An Empirical Study of the Role of Absorption regarding the Aesthetic Experience and Appreciation of Music
Aesthetic Absorption – An Empirical Study of the Role of Absorption in the Aesthetic Experience and Appreciation of Music
In the context of the reception of art, absorption denotes a psychological condition characterized by moments of intense and seemingly effortless high involvement; usually the intensity is moderate, with an element of conscious awareness. This project examines the role of absorption in the aesthetic appreciation of music. It considers whether being absorbed while listening to music has significance for the music’s later assessment as aesthetically pleasing. An important aim of the project is to examine whether aesthetic absorption demonstrates a unique experiential profile, and to describe it in detail. In addition, by considering the widest possible range of musical styles, we will be able to understand the extent to which they are tied to the characteristics of specific experiential profiles.
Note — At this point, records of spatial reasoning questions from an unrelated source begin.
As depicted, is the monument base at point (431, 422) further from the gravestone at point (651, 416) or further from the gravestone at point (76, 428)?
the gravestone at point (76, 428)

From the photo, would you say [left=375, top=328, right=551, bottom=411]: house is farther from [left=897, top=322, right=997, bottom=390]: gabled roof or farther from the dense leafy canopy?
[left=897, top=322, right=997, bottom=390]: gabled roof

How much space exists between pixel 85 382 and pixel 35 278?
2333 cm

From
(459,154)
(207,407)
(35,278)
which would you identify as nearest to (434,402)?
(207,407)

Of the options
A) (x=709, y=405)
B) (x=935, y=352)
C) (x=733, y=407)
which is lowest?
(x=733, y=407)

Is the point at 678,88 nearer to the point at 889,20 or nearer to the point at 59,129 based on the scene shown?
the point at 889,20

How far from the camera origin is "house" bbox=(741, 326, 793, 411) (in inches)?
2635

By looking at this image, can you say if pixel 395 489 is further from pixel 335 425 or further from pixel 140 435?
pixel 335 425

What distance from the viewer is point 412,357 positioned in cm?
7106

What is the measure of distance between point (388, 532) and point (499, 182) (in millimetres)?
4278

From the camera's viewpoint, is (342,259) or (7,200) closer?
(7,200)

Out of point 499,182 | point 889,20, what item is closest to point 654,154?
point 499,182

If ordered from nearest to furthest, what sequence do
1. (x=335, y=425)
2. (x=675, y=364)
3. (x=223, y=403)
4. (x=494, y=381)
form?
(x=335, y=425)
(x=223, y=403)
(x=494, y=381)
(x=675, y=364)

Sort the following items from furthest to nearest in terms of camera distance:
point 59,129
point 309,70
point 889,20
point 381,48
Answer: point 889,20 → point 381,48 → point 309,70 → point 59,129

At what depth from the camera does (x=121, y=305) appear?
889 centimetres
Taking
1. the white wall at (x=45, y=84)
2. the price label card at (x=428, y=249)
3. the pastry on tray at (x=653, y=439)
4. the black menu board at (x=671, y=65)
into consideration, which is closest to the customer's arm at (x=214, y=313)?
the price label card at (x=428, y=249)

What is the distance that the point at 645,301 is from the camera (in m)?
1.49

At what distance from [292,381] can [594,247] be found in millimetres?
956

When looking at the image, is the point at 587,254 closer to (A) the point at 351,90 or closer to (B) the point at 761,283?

The project involves the following four empirical studies: (1) a detailed qualitative interview study whose focus will include the question of which musical characteristics participants consider responsible for their states of absorption; (2) the examination of available methods of measuring variability in altered states of consciousness and attentiveness, in respect to their capacity for quantifying the effects of listening to music; (3) the development of two questionnaires, addressing, respectively, the different dimensions of aesthetic experience and appreciation of music, and (4) a concluding study aimed at ascertaining to what degree the level of state-absorption, along with other experiential features such as emotions and interest, is able to predict the aesthetic appreciation of music in a real-life musical setting.